Lawyers for James Holmes, the suspect in the killing last year of 12 people during a midnight screening of a Batman film in a Colorado theatre last year, have offered to have him plead guilty if prosecutors decide against seeking the death penalty.

Under the offer, Mr Holmes, who is 25, would spend the rest of his life behind bars, thus bringing the case stemming from the shooting at the Century 16 cinema in Aurora to a “speedy and definite” conclusion, according to a court filing yesterday by the suspect’s lawyers.

Prosecutors are expected to announce their response on Monday. They “may choose to pursue the death penalty”, Mr Holmes’s lawyers wrote, adding: “If the prosecution elects not to pursue the death penalty, it its Mr Holmes’s position that this case could be resolved on 1 April.”

Earlier this month, the judge presiding over the case entered a not guilty plea on behalf of Mr Holmes after his lawyers asked for a delay in the case. Judge William Sylvester left the door open for the defence to enter a plea of not guilty by reason of insanity – a route which, if pursued by Mr Holmes and team, would lead to a psychiatric evaluation of the suspect to determine if he is fit to stand trial.

The judge has set a date of 5 August for the trial to start.

The killings last July shook the country, and left dozens wounded. Twelve people died in the attack. Jason Oviatt, a police officer who was among the first to arrive at the scene after the killings, has said Mr Holmes, who was a graduate student, looked “relaxed” and “detached” when he apprehended outside the cinema.

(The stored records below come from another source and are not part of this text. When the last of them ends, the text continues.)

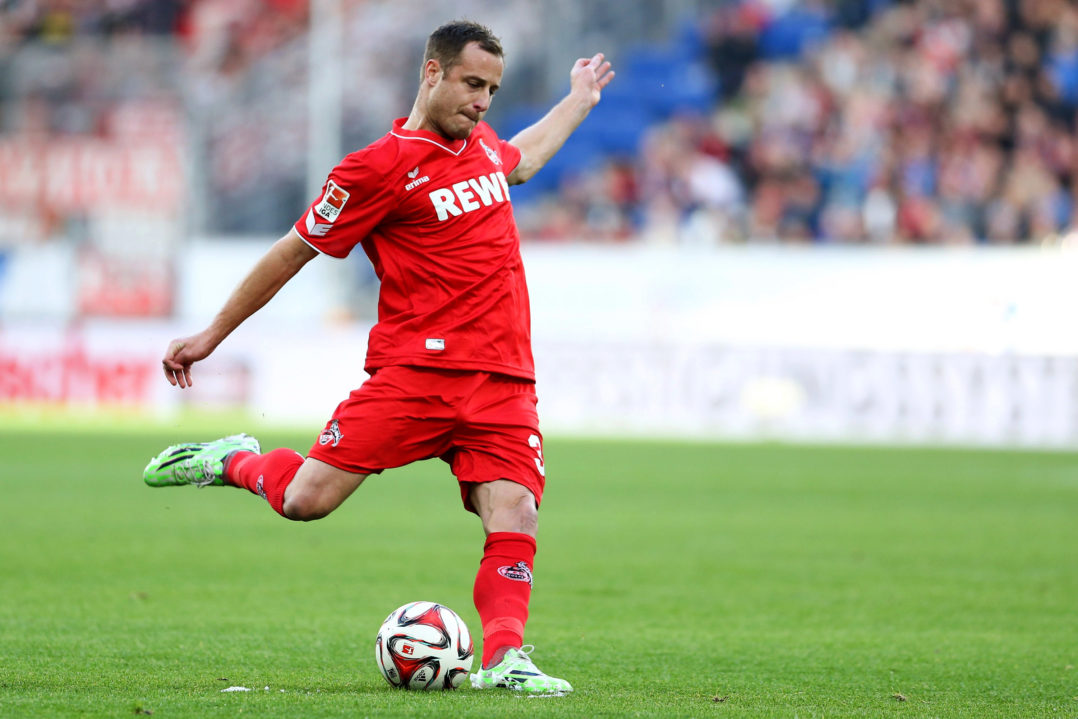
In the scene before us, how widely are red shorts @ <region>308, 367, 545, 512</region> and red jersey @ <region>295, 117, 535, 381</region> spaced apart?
0.22 ft

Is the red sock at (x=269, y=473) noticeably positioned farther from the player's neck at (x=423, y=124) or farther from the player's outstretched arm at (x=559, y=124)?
the player's outstretched arm at (x=559, y=124)

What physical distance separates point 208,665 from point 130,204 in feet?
70.7

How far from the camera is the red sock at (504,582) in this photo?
541cm

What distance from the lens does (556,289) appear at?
23.0 metres

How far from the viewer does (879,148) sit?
78.4ft

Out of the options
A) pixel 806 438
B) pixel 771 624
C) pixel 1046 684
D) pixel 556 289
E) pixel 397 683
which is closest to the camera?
pixel 397 683

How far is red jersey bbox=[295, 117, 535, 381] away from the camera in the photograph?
5398 millimetres

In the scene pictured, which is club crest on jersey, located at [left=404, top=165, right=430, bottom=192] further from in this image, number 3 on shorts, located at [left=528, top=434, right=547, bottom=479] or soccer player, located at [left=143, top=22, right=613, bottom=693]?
number 3 on shorts, located at [left=528, top=434, right=547, bottom=479]

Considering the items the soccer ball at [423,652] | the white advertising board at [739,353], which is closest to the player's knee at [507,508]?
the soccer ball at [423,652]

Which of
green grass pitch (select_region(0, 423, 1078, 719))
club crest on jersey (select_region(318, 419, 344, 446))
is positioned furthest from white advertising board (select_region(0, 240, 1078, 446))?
club crest on jersey (select_region(318, 419, 344, 446))

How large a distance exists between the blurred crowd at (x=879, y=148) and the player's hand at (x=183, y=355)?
59.1ft

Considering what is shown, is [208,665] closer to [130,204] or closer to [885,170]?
[885,170]

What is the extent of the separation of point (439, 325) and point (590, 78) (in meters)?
1.63

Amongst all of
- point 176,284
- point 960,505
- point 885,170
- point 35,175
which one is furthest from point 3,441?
point 885,170
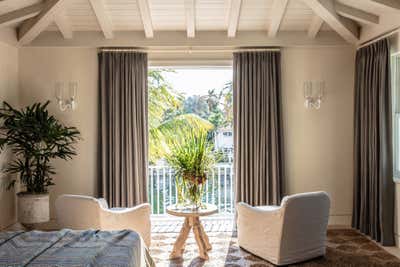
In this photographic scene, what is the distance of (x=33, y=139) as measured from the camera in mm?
5840

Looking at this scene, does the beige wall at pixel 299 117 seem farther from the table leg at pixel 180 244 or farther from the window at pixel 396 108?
the table leg at pixel 180 244

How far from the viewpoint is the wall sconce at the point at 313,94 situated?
6.16 metres

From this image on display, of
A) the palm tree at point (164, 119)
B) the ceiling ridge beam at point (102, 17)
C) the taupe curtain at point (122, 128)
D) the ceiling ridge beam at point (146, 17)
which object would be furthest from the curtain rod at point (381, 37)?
the ceiling ridge beam at point (102, 17)

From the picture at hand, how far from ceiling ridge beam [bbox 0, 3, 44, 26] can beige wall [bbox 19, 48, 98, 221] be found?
996mm

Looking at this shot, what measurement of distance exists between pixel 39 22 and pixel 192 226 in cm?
307

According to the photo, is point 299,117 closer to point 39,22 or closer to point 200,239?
point 200,239

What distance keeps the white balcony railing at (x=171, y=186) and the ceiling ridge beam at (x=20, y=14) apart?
9.59 ft

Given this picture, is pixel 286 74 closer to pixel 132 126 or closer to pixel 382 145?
pixel 382 145

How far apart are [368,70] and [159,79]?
4.16 m

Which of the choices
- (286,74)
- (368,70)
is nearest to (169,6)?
(286,74)

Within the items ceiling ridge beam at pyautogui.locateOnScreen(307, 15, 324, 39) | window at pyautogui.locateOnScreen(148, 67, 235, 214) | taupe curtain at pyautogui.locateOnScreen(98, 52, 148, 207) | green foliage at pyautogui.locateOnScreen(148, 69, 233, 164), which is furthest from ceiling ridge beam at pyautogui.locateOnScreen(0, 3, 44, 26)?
ceiling ridge beam at pyautogui.locateOnScreen(307, 15, 324, 39)

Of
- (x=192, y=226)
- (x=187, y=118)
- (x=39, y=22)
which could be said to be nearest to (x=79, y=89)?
(x=39, y=22)

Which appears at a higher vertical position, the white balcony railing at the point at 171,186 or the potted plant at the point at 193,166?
the potted plant at the point at 193,166

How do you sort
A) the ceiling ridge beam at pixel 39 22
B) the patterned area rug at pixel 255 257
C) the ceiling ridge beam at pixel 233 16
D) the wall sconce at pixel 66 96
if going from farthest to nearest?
the wall sconce at pixel 66 96 < the ceiling ridge beam at pixel 233 16 < the ceiling ridge beam at pixel 39 22 < the patterned area rug at pixel 255 257
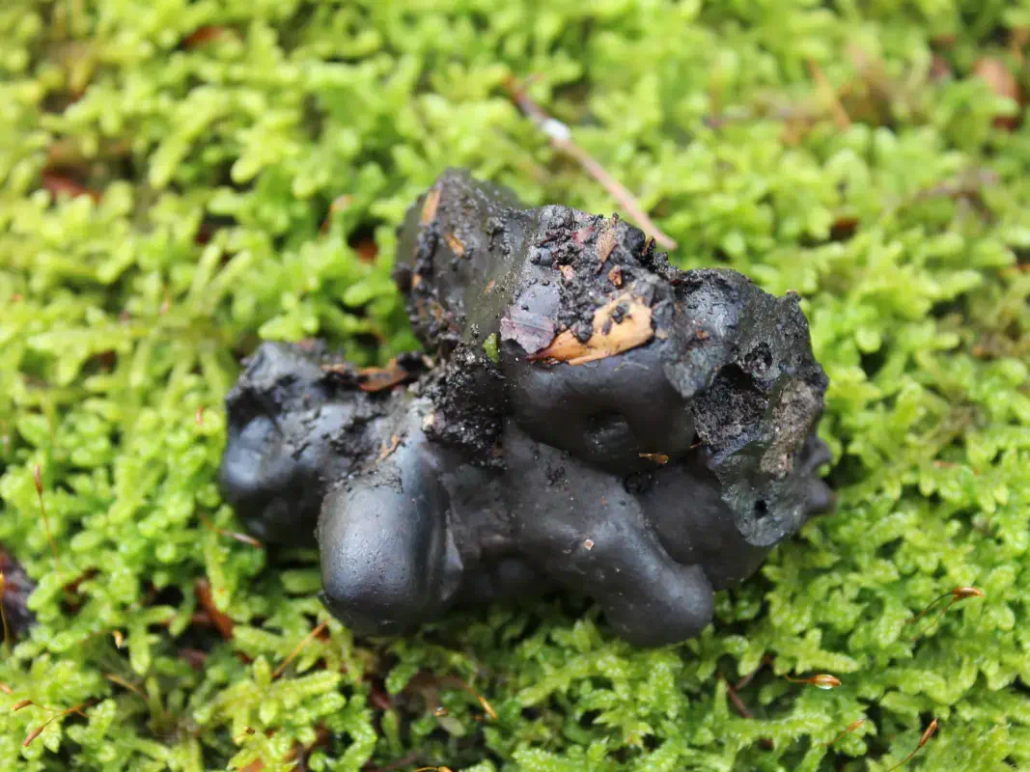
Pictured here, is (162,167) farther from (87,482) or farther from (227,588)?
(227,588)

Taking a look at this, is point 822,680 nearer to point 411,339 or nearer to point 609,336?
point 609,336

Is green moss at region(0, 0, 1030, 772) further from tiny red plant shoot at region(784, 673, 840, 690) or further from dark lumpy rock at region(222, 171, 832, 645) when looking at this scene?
dark lumpy rock at region(222, 171, 832, 645)

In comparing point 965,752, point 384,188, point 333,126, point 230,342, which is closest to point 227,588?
point 230,342

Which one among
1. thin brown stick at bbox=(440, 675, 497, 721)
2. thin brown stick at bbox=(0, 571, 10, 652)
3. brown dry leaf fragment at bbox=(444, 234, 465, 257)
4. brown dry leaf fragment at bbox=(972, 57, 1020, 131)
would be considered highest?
brown dry leaf fragment at bbox=(444, 234, 465, 257)

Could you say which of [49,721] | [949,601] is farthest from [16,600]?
[949,601]

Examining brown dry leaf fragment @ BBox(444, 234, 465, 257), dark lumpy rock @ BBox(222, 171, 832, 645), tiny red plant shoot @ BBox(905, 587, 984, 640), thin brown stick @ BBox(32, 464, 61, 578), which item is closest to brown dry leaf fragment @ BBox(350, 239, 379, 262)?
dark lumpy rock @ BBox(222, 171, 832, 645)

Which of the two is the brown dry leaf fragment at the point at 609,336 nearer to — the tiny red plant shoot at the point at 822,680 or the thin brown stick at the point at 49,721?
the tiny red plant shoot at the point at 822,680

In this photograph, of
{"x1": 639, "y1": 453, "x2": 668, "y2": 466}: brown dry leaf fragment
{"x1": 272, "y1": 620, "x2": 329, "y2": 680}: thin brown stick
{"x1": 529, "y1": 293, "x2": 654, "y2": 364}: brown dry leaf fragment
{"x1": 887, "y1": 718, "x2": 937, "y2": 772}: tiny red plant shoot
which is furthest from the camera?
{"x1": 272, "y1": 620, "x2": 329, "y2": 680}: thin brown stick
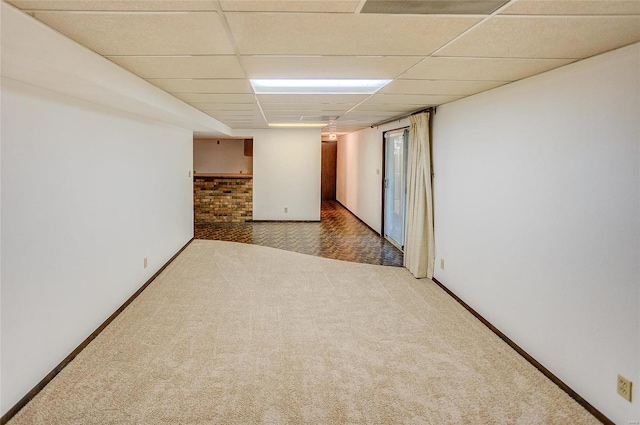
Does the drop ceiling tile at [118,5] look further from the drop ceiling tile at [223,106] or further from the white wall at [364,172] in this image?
the white wall at [364,172]

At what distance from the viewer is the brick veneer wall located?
9.69 metres

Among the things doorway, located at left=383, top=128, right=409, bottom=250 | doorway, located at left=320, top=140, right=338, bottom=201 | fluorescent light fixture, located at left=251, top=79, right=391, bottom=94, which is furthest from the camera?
doorway, located at left=320, top=140, right=338, bottom=201

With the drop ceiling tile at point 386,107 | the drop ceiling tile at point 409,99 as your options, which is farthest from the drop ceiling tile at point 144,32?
the drop ceiling tile at point 386,107

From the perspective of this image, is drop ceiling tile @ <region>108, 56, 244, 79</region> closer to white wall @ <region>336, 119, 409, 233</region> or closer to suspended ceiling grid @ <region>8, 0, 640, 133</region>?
suspended ceiling grid @ <region>8, 0, 640, 133</region>

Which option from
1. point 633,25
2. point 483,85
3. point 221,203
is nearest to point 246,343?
point 483,85

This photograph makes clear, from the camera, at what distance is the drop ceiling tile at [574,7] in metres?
1.65

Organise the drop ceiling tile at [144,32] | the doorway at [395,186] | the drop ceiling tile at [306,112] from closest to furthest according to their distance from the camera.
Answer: the drop ceiling tile at [144,32]
the drop ceiling tile at [306,112]
the doorway at [395,186]

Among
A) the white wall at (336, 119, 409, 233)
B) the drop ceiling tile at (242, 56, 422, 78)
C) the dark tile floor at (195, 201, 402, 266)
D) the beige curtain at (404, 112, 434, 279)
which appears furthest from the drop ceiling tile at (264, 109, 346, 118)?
the drop ceiling tile at (242, 56, 422, 78)

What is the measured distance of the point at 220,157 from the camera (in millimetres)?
12469

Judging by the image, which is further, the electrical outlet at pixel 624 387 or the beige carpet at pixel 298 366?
the beige carpet at pixel 298 366

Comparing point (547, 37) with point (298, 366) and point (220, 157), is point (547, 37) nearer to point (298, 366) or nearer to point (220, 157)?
point (298, 366)

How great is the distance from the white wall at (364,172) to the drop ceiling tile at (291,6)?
481cm

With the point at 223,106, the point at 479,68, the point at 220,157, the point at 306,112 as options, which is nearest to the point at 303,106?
the point at 306,112

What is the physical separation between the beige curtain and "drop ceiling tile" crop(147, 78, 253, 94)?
7.53ft
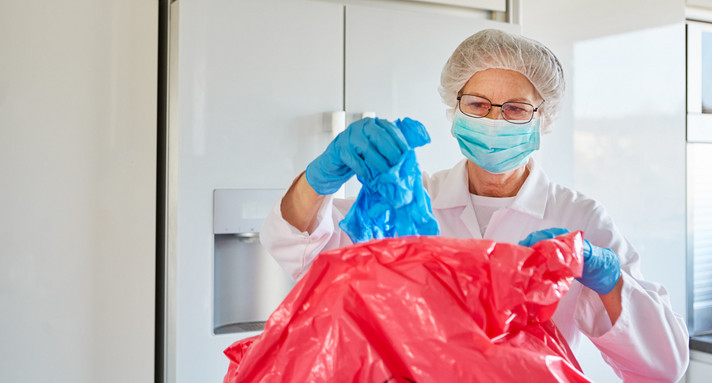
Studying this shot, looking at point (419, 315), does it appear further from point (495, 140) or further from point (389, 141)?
point (495, 140)

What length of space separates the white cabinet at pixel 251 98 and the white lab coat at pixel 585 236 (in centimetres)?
45

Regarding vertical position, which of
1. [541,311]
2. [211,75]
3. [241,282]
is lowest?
[241,282]

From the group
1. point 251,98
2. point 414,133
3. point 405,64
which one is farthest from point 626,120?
point 414,133

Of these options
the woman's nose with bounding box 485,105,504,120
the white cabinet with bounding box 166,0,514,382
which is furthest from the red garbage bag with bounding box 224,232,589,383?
the white cabinet with bounding box 166,0,514,382

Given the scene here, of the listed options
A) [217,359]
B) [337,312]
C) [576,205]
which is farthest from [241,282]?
[337,312]

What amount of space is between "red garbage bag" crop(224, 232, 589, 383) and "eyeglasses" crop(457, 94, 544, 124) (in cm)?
43

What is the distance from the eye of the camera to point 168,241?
5.45 ft

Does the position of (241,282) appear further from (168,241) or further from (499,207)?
(499,207)


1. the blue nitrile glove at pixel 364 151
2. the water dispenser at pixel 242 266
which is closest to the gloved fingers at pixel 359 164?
the blue nitrile glove at pixel 364 151

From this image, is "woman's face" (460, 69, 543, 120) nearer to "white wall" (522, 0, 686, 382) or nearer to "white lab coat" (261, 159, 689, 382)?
"white lab coat" (261, 159, 689, 382)

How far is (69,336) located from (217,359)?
38 centimetres

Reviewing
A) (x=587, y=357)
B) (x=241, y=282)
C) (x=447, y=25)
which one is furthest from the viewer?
(x=587, y=357)

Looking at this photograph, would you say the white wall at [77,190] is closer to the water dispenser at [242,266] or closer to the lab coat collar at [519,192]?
the water dispenser at [242,266]

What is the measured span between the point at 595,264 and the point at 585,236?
0.29 m
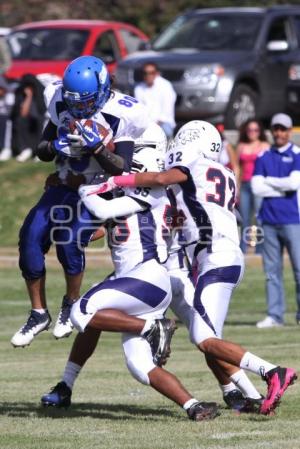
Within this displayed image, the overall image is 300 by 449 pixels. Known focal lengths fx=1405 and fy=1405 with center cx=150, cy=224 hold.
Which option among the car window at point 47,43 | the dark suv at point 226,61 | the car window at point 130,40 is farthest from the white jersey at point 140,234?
the car window at point 130,40

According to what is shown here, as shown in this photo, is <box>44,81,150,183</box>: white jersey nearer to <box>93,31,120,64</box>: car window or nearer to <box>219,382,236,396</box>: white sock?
<box>219,382,236,396</box>: white sock

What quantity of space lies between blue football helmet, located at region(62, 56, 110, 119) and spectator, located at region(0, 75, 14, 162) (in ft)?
40.0

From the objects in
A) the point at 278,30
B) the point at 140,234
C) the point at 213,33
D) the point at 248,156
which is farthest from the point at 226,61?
the point at 140,234

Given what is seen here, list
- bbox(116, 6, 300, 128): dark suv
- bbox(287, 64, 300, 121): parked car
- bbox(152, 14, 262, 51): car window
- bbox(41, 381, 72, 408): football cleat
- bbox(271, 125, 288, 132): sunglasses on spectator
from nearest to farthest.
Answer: bbox(41, 381, 72, 408): football cleat → bbox(271, 125, 288, 132): sunglasses on spectator → bbox(116, 6, 300, 128): dark suv → bbox(152, 14, 262, 51): car window → bbox(287, 64, 300, 121): parked car

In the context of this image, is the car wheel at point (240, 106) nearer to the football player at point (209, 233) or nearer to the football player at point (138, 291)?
the football player at point (209, 233)

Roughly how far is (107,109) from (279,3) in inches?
847

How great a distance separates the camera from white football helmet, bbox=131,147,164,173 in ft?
28.5

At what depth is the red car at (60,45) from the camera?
21.6 metres

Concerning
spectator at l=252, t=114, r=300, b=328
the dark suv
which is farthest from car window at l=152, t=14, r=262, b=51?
spectator at l=252, t=114, r=300, b=328

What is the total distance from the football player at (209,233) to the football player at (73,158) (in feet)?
0.96

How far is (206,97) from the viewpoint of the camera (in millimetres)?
19250

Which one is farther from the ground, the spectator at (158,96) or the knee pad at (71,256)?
the knee pad at (71,256)

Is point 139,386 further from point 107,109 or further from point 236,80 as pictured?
point 236,80

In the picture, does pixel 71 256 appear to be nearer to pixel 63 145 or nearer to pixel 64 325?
pixel 64 325
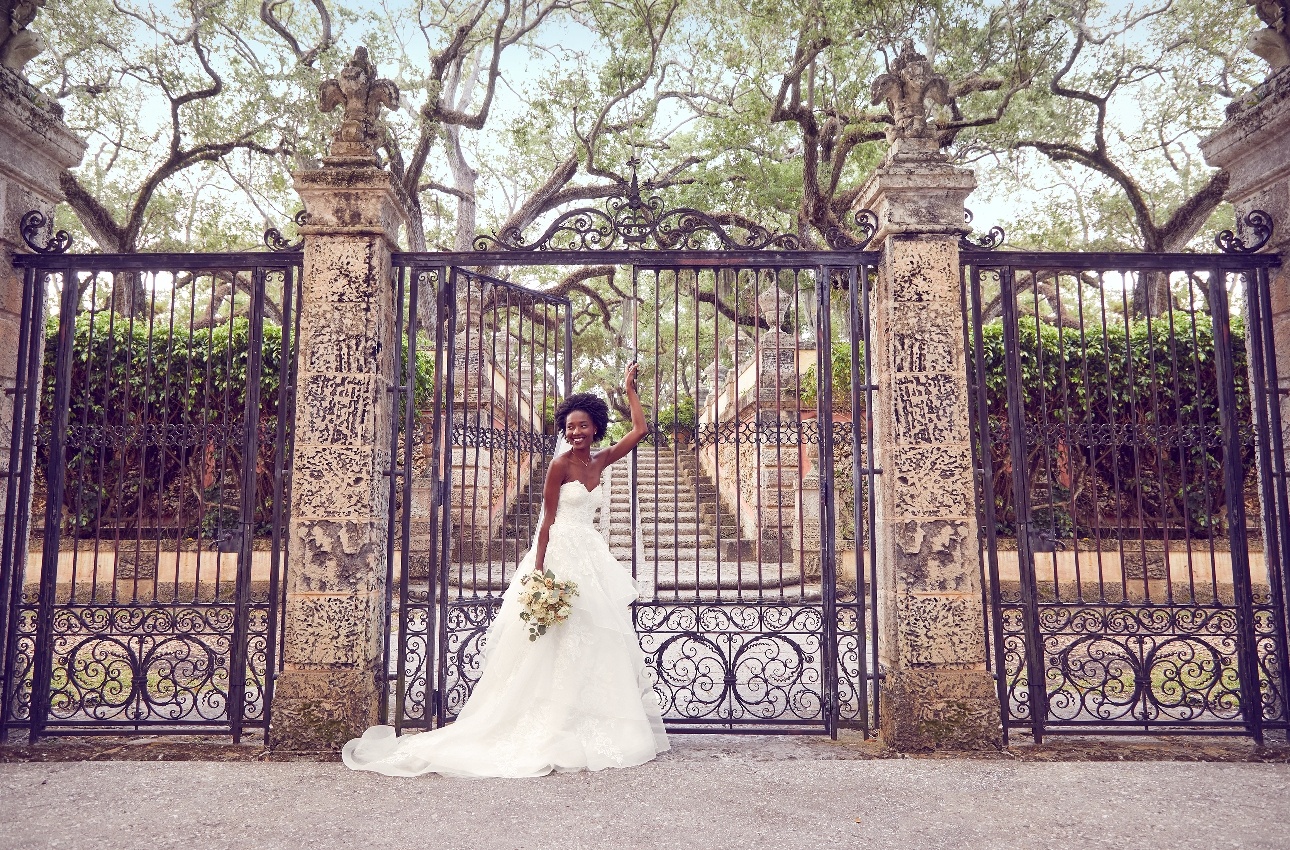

“He was very, very relaxed,” Officer Oviatt said at a preliminary hearing earlier this year, recalling how he initially thought that Mr Holmes was an officer himself because he was wearing a helmet, body armour and a gas mask. “He seemed very detached from it all.”

Another officer at the hearing, Justin Grizzle, described the scene inside the cinema, where the a screening of The Dark Knight Rises Batman film was taking place. The movie, he said, was still playing, and there was so much blood on the floor that he nearly slipped.